Parallel Axis Theorem and interia tensors

1. Nov 30, 2008

pimpalicous

Is the parallel axis theorem always valid for inertia tensors? We have only seen examples with flat (2d) objects and was wondering if it would also be valid for 3d objects, like a h emisphere, for example. Thanks.

2. Nov 30, 2008

aerospaceut10

Yep, just use the distance projected from the axis that it's being measured around.

3. Nov 30, 2008

D H

Staff Emeritus
The general form for the parallel axis theorem is

$$\mathbf{J} = \mathbf{I} + m(r^2\mathbf{1} - \boldsymbol{r}\boldsymbol{r}^T)$$

where

$\mathbf{J}$ is the inertia tensor of some object about some point removed from the center of mass,
$\mathbf{I}$ is the inertia tensor of the object about its center of mass
$m$ is the object's mass
$\boldsymbol{r}$ is the displacement of the point in question from the center of mass, expressed as a column vector
$\mathbf{1}$ is the identity matrix.

Last edited: Dec 1, 2008
4. Dec 1, 2008

I think you meant $$\mathbf{J} = \mathbf{I} + m(r^2\mathbf{1} - \mathbf{r}\mathbf{r}^T)$$, because $$\mathbf{r}^T \mathbf{r} = r^2$$, which is not even the right type of tensor.

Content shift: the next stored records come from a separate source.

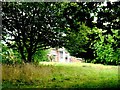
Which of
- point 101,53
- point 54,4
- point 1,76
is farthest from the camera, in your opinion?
point 101,53

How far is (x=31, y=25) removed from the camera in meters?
18.2

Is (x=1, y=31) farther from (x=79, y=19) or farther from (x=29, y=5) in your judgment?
(x=79, y=19)

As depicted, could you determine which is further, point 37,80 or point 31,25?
point 31,25

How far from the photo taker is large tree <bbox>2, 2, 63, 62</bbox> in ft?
57.7

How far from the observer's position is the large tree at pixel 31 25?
1759 cm

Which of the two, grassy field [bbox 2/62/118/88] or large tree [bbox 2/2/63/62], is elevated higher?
large tree [bbox 2/2/63/62]

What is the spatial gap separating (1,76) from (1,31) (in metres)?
6.67

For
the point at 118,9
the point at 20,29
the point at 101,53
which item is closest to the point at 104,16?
the point at 118,9

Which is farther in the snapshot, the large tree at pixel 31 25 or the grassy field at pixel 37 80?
the large tree at pixel 31 25

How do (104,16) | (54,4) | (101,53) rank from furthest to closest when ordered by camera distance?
1. (101,53)
2. (54,4)
3. (104,16)

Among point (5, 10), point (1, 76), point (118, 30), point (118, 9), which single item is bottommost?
point (1, 76)

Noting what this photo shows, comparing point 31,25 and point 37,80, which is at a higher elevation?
point 31,25

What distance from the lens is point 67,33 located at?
18.5 m

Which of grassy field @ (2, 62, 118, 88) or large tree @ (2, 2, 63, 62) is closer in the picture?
grassy field @ (2, 62, 118, 88)
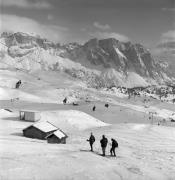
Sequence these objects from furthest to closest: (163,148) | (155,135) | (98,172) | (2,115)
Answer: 1. (2,115)
2. (155,135)
3. (163,148)
4. (98,172)

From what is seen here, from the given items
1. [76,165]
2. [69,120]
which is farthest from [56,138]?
[69,120]

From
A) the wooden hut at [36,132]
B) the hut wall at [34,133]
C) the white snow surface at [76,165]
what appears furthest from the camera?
the hut wall at [34,133]

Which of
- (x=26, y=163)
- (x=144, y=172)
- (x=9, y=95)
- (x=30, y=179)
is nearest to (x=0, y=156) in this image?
(x=26, y=163)

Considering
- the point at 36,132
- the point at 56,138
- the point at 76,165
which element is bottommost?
the point at 56,138

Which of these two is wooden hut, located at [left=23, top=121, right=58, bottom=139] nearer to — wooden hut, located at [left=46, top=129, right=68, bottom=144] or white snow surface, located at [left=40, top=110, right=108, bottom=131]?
wooden hut, located at [left=46, top=129, right=68, bottom=144]


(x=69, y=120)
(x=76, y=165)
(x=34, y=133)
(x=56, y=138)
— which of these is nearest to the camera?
(x=76, y=165)

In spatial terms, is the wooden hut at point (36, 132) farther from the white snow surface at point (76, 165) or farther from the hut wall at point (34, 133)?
the white snow surface at point (76, 165)

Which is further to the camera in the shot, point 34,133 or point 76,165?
point 34,133

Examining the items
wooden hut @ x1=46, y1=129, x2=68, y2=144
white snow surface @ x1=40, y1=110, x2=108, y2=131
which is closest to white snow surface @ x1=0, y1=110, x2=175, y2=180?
wooden hut @ x1=46, y1=129, x2=68, y2=144

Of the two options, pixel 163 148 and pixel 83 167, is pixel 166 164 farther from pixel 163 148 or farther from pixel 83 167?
pixel 163 148

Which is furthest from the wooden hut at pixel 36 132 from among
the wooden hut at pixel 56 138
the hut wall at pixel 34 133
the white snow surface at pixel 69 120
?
the white snow surface at pixel 69 120

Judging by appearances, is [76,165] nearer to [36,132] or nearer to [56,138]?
[56,138]
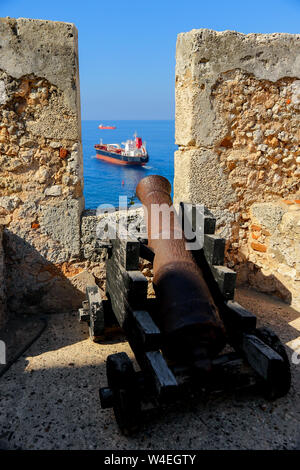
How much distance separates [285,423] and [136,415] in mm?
925

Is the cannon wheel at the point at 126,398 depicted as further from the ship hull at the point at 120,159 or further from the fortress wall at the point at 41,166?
the ship hull at the point at 120,159

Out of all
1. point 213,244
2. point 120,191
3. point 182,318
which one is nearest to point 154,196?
point 213,244

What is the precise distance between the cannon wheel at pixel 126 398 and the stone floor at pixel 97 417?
3.7 inches

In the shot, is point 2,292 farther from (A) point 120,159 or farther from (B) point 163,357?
(A) point 120,159

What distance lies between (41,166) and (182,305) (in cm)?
203

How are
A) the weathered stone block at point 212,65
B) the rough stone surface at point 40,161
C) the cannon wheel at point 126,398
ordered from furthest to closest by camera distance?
the weathered stone block at point 212,65 < the rough stone surface at point 40,161 < the cannon wheel at point 126,398

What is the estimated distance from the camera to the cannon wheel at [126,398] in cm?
206

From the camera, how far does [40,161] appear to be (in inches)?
134

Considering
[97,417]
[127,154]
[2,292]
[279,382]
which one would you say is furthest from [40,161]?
[127,154]

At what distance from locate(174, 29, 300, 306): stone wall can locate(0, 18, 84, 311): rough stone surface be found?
108 cm

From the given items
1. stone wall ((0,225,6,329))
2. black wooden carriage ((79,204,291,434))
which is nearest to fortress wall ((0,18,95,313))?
stone wall ((0,225,6,329))

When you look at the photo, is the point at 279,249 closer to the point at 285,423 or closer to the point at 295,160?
the point at 295,160

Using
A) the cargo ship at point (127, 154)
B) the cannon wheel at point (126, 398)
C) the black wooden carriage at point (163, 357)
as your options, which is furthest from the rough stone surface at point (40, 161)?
the cargo ship at point (127, 154)

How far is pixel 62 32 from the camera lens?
3158 millimetres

To show that this gives the correct moment of inertia about a certain axis, let e be a unit vector giving the direction of this axis. Then the moment of inertia about this axis is
$$\mathbf{e}^T\mathbf{Je} = \mathbf{e}^T \mathbf{Ie} + m(r^2 \mathbf{e}^T\mathbf{1e} - \mathbf{e}^T\mathbf{rr}^T\mathbf{e})$$
$$= \mathbf{e}^T \mathbf{Ie} + mr^2 - m(\mathbf{r} \cdot \mathbf{e})^2$$
$$= \mathbf{e}^T \mathbf{Ie} + mr_\perp^2$$, where $$r_\perp$$ is the perpendicular distance from the centre of mass to the axis.

Last edited: Dec 1, 2008
5. Dec 1, 2008

D H

Staff Emeritus

Oops. I corrected my post, thanks.

6. Dec 1, 2008

pimpalicous

so does that mean if we find the inertia tensor at the center of the base of a hemisphere we can use the parallel axis theorem to find the tensor for the center of mass

7. Dec 1, 2008

Yes, but in reverse. You know J, and you must find $$\mathbf{I} = \mathbf{J} - m(r^2 \mathbf{1} - \mathbf{rr}^T)$$.